NEW YORK ? AT&T Inc. blasted the Federal Communications Commission on Thursday for compiling what it called an unfair and biased report on what would happen if AT&T were allowed to buy T-Mobile USA.
AT&T agreed in March to buy T-Mobile USA for $39 billion, but the deal has encountered opposition, first from the Justice Department and then from the FCC. Analysts now give it only a slim chance of going through.
The FCC took the unusual step of releasing its analysis of the merger on Tuesday. It found "questions of fact" about AT&T's stated justifications for the merger and dismissed most of AT&T's arguments. It said competition in the industry would suffer if AT&T swallowed T-Mobile, and potentially lead to higher prices for consumers.
AT&T immediately attacked the release of the report, saying it was a draft that had never been voted on by the five-member commission. The "questions of fact" would have been addressed at an administrative hearing that now won't take place, since AT&T has withdrawn its merger application. The company is expected to resubmit the application.
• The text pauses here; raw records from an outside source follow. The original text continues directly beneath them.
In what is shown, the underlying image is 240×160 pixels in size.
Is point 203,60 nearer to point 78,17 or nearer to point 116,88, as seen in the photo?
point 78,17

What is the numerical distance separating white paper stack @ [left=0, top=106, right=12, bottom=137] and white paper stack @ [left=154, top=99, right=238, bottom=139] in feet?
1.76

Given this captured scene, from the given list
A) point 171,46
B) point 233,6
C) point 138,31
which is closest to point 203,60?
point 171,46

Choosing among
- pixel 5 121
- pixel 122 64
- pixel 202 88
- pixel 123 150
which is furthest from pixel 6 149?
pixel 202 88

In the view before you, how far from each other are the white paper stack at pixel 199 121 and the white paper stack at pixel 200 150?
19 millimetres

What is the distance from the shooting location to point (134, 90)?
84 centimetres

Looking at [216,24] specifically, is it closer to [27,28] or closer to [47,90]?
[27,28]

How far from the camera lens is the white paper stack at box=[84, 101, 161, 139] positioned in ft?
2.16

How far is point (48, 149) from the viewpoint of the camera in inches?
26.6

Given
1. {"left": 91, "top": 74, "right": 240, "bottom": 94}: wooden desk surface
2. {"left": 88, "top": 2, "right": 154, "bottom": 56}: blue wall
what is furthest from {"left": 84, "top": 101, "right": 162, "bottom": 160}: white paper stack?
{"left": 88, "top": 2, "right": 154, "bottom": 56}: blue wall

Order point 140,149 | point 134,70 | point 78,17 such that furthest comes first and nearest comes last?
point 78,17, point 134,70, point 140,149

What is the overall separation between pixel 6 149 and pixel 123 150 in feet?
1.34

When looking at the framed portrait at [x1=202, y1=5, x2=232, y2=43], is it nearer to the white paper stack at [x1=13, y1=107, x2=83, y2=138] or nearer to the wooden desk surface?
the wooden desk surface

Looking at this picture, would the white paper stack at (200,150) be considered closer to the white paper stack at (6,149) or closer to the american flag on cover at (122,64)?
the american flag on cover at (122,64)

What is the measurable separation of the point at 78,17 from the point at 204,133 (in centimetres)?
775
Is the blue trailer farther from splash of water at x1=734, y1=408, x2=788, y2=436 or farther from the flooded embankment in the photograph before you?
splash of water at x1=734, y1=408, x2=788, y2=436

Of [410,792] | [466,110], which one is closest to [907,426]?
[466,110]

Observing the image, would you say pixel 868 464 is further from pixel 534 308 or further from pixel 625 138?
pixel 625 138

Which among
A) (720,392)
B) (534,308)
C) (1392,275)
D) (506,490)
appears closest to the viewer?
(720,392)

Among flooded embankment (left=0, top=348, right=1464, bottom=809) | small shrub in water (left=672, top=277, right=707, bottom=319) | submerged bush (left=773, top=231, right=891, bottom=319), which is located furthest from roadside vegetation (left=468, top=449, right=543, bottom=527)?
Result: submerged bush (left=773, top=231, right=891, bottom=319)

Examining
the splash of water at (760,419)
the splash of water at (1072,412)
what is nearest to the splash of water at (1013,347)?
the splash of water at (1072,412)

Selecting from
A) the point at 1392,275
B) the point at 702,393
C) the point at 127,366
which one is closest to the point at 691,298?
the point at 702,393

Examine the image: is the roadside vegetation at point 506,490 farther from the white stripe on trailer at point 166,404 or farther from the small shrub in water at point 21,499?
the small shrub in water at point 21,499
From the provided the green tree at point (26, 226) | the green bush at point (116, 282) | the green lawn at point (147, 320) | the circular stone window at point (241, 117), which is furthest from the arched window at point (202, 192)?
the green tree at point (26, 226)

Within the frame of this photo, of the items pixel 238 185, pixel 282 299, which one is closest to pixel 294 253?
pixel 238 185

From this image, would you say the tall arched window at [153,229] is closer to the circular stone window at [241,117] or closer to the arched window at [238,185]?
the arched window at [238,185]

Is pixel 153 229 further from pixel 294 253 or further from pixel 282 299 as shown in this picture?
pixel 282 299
On Thursday, AT&T released a more thorough, combative response to the report. It's an unusual one for a company that spends heavily on lobbying and cultivates close relationships with regulators.
"The document is so obviously one-sided that any fair-minded person reading it is left with the clear impression that it is an advocacy piece, and not a considered analysis," the Dallas-based company said.
In a rebuttal, the FCC said its staff "dispassionately" waded through a 200,000-page record to produce an "objective" report.
The FCC report said the merger would threaten fragile competition in the industry, yet AT&T pointed out that it also cites existing competition from Verizon Wireless as a strong motivator for AT&T to build out its new data network, even without the resources it would gain by buying T-Mobile USA.
The FCC report disputed AT&T's claims that the merger would create jobs rather than eliminate them, as is usual for mergers. AT&T says the expansion of wireless broadband will stimulate job creation, and points out that the FCC itself says its own $4.5 billion broadband fund would create half a million jobs over six years. That's counting not just phone-company jobs, but jobs created by the availability of broadband.
"This notion ? that government spending on broadband deployment creates jobs and economic growth, but private investment does not ? makes no sense," AT&T said Thursday.
The war of words is unlikely to affect the outcome of AT&T's quest to buy T-Mobile USA, since the chief hurdle is a suit filed in August by the Justice Department to block the deal.